From February 15th and forward, it is irrelevant to predict the IC and MR, given the potential scenario. Given the volume of IC and critically ill patients, it is predictable that multiple health systems across the globe may begin to fail during this time. In this scenario, WHO modeling predicts a MR of 66%, although this individual model predicts a MR of 65%.

Authorities in the first major cities outside of South East Asia will likely attempt quarantines by 2/15 (+/-6).


China is expected to be in the beginning stages of social and economic collapse on 2/18 (+/-6). Intelligence from Hong Kong and China has provided data to suggest that unless the GMV mutates to a weaker strand, the results will be cataclysmic. It is estimated among worldwide intelligence agencies the number of infected will total 4.5 billion by April 5th, 2020.

During February, depending upon the GMV vector, there is also the possibility of the first US cities along the West and North-west coast being in declared states of emergency and/or quarantine, with other areas to follow not long thereafter – lasting until general quarantine is put into effect.


Sixteen (16) quarantine internment facilities have already been set up to hold the infected, until general quarantine of the public occurs.

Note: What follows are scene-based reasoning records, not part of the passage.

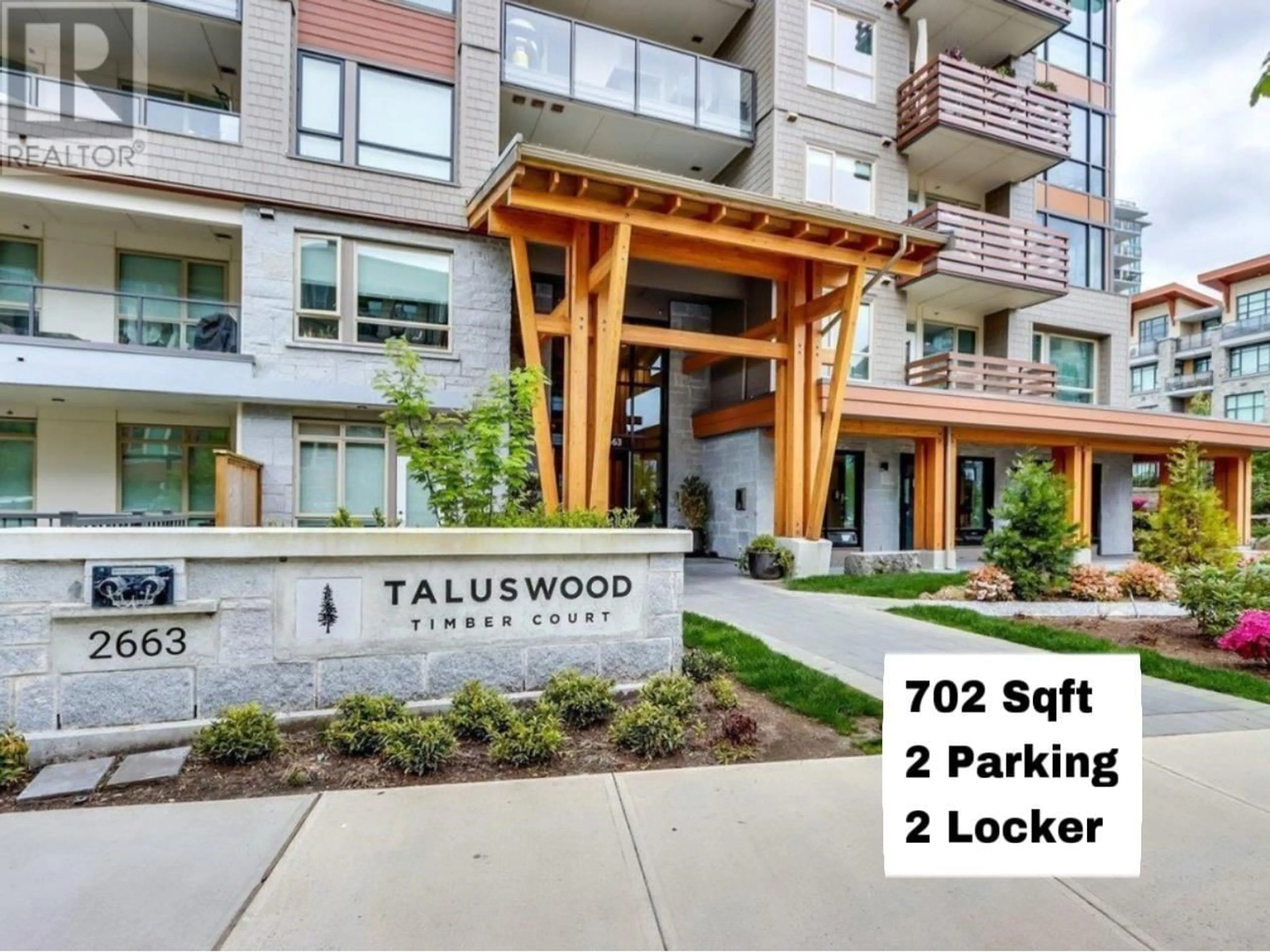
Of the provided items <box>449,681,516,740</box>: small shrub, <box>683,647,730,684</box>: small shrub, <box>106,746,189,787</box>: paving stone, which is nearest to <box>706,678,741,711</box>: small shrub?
Result: <box>683,647,730,684</box>: small shrub

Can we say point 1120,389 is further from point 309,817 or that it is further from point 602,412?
point 309,817

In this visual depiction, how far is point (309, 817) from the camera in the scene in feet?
10.3

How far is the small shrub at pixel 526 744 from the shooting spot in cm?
377

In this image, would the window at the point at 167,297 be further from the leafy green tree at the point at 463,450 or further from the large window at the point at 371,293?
the leafy green tree at the point at 463,450

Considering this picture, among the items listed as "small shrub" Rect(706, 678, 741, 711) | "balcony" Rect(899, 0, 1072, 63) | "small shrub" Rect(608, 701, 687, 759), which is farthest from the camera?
"balcony" Rect(899, 0, 1072, 63)

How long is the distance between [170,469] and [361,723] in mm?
10140

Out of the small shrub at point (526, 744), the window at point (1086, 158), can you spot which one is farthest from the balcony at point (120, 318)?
the window at point (1086, 158)

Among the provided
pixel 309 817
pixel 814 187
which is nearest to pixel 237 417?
pixel 309 817

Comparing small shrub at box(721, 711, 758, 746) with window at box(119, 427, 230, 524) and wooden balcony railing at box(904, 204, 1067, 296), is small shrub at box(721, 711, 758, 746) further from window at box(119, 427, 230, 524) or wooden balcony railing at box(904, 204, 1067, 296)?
wooden balcony railing at box(904, 204, 1067, 296)

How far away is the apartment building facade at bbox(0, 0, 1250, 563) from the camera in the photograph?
10039mm

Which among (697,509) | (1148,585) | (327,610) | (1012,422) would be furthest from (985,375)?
(327,610)

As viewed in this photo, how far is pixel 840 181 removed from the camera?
14.0 metres

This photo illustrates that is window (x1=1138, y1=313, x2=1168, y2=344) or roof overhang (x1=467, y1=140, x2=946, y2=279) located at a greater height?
window (x1=1138, y1=313, x2=1168, y2=344)

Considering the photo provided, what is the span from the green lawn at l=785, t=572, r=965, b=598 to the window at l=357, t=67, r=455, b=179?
9092mm
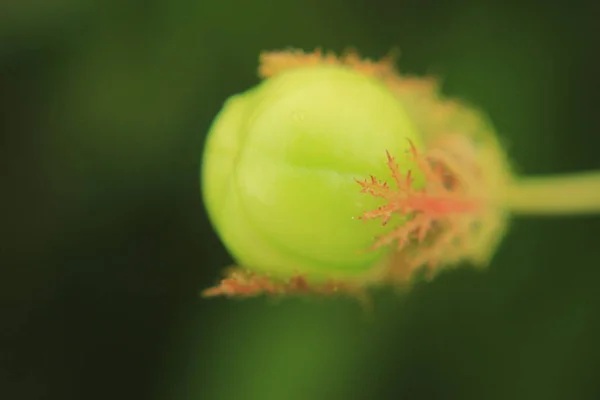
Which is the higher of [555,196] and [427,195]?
[555,196]

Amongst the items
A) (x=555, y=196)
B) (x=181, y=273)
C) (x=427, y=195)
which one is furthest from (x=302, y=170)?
(x=181, y=273)

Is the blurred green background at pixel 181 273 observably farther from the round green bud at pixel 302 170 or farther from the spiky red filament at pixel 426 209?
the round green bud at pixel 302 170

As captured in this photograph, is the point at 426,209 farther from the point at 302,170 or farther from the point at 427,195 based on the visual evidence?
the point at 302,170

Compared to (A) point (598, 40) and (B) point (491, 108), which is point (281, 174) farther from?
(A) point (598, 40)

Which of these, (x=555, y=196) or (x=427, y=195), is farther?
(x=555, y=196)

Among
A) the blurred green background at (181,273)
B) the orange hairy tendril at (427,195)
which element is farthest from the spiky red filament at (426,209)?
the blurred green background at (181,273)

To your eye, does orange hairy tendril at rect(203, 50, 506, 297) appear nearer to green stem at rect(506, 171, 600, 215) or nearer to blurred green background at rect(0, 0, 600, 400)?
green stem at rect(506, 171, 600, 215)

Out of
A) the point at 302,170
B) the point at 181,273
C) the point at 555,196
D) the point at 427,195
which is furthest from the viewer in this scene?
the point at 181,273

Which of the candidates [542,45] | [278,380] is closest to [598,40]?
[542,45]
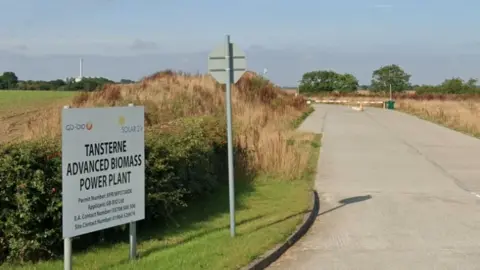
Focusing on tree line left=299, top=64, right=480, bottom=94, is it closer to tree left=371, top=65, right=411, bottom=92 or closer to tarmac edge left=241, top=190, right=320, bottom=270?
tree left=371, top=65, right=411, bottom=92

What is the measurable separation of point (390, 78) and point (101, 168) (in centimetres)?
12214

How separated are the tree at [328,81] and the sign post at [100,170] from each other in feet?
386

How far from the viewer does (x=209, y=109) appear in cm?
2366

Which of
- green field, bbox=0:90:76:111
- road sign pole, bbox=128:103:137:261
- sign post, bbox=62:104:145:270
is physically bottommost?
road sign pole, bbox=128:103:137:261

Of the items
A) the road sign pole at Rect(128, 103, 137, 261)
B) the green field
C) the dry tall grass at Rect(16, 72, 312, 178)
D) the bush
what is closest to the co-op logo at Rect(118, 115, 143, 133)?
the road sign pole at Rect(128, 103, 137, 261)

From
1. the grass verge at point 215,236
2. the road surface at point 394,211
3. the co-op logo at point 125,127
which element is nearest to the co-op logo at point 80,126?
the co-op logo at point 125,127

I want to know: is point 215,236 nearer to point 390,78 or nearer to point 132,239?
point 132,239

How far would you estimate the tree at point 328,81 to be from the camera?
409 feet

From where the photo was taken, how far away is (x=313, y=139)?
24.6 meters

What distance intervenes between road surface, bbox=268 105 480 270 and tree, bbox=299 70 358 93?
338 ft

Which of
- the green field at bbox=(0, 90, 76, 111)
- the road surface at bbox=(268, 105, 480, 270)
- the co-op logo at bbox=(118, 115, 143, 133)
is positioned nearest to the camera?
the co-op logo at bbox=(118, 115, 143, 133)

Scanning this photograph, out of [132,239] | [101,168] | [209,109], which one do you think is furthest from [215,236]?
[209,109]

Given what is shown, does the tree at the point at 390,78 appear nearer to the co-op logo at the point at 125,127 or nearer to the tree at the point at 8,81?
the tree at the point at 8,81

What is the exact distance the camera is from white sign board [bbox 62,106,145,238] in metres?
6.03
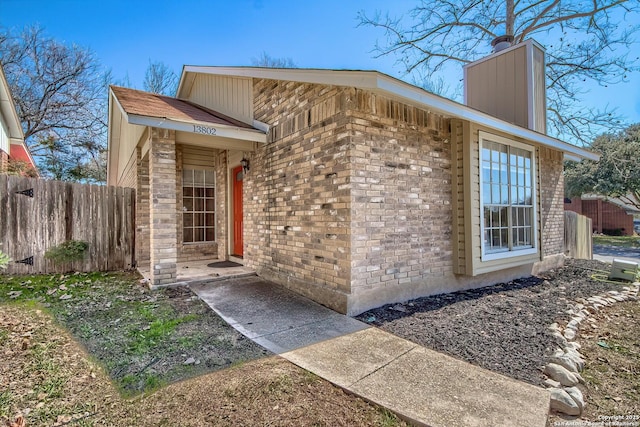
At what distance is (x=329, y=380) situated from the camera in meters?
2.55

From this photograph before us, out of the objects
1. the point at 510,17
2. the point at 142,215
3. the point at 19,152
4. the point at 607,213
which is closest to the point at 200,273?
the point at 142,215

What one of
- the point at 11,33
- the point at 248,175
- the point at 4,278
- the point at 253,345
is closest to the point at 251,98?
the point at 248,175

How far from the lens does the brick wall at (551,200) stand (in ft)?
23.5

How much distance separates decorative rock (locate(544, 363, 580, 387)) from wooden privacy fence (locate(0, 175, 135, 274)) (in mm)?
7614

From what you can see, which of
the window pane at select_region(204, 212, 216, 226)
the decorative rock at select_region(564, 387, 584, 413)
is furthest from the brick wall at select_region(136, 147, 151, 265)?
the decorative rock at select_region(564, 387, 584, 413)

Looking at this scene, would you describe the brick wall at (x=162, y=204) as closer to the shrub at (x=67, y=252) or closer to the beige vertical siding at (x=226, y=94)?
the beige vertical siding at (x=226, y=94)

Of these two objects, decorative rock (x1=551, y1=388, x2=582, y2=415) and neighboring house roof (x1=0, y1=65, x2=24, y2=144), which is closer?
decorative rock (x1=551, y1=388, x2=582, y2=415)

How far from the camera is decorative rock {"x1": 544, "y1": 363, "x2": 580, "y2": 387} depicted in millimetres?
2674

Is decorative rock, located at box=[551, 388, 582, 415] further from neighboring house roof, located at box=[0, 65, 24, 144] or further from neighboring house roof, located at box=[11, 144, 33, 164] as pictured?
neighboring house roof, located at box=[11, 144, 33, 164]

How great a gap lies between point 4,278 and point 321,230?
5.78m

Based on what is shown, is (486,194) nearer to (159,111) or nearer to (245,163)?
(245,163)

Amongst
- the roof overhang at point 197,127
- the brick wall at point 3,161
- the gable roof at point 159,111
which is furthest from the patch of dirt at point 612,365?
the brick wall at point 3,161

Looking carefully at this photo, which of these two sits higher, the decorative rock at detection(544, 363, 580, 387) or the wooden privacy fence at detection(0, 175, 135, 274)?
the wooden privacy fence at detection(0, 175, 135, 274)

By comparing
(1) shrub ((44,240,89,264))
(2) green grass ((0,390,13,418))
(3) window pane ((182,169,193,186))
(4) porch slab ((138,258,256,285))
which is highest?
(3) window pane ((182,169,193,186))
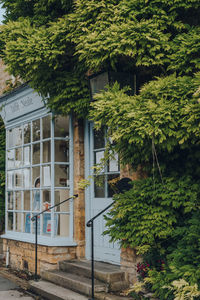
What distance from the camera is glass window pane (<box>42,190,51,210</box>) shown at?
312 inches

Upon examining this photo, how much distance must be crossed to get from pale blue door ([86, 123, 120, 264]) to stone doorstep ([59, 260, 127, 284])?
0.72 feet

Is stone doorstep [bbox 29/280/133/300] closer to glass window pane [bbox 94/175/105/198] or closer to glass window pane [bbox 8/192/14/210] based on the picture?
glass window pane [bbox 94/175/105/198]

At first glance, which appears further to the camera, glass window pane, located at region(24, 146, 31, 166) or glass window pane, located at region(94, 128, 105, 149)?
glass window pane, located at region(24, 146, 31, 166)

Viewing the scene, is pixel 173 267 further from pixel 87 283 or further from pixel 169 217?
pixel 87 283

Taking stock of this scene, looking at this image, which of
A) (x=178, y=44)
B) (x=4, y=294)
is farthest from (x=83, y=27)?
(x=4, y=294)

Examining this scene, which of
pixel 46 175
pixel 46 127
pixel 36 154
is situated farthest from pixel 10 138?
pixel 46 175

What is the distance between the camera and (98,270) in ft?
20.7

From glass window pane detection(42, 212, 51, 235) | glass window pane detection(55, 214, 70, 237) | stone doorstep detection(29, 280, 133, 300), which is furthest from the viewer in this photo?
glass window pane detection(42, 212, 51, 235)

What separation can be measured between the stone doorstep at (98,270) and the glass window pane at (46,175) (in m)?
1.57

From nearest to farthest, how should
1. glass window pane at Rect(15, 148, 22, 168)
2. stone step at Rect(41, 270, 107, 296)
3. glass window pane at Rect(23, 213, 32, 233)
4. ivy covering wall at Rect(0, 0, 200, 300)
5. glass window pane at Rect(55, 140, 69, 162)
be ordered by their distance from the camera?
1. ivy covering wall at Rect(0, 0, 200, 300)
2. stone step at Rect(41, 270, 107, 296)
3. glass window pane at Rect(55, 140, 69, 162)
4. glass window pane at Rect(23, 213, 32, 233)
5. glass window pane at Rect(15, 148, 22, 168)

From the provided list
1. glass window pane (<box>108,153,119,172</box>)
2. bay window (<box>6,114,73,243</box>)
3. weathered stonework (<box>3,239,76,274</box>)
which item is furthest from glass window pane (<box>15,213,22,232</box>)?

Initial burn out of first stage infections are expected to occur by April 2020. However, second stage infections (infections primarily outside of China), which will have started in different locales in different time periods and will carry the secondary stages of this pandemic forward well in to 2020, likely into November or December. Third and fourth stages of infection will continue through April 2021, with residual and ancillary weaves occurring until first quarter 2023.


Conclusion:

There might be slight variations in this pandemic modeling, if some countries implement some travel restrictions early and/or implement localized quarantines. However, anything except total quarantine will fail. We can hope for the best; that the virus will mutate to a less viral strain or that the virus will burn itself out earlier than expected. However, based on the data thus far, this model is predicting outcomes correctly. If quarantine measures are not put into place, the results will be cataclysmic. Of the 253,697,000 predicted infected worldwide, it is projected that the potential MR will be 164,000,000 by the time eventual GMV burnout occurs, absent national, regional or localized quarantine measures and rapid developing treatments. If quarantines are enforced, travel is banned; potential first stage burn-out is anticipated for mid-April, 2020. Second stage infections thru further viral mutations in the GMV will occur at this point, contributing to the overall MR and creating tertiary waves. Additional waves are predicted to occur throughout 2022, with residual through first quarter, 2023.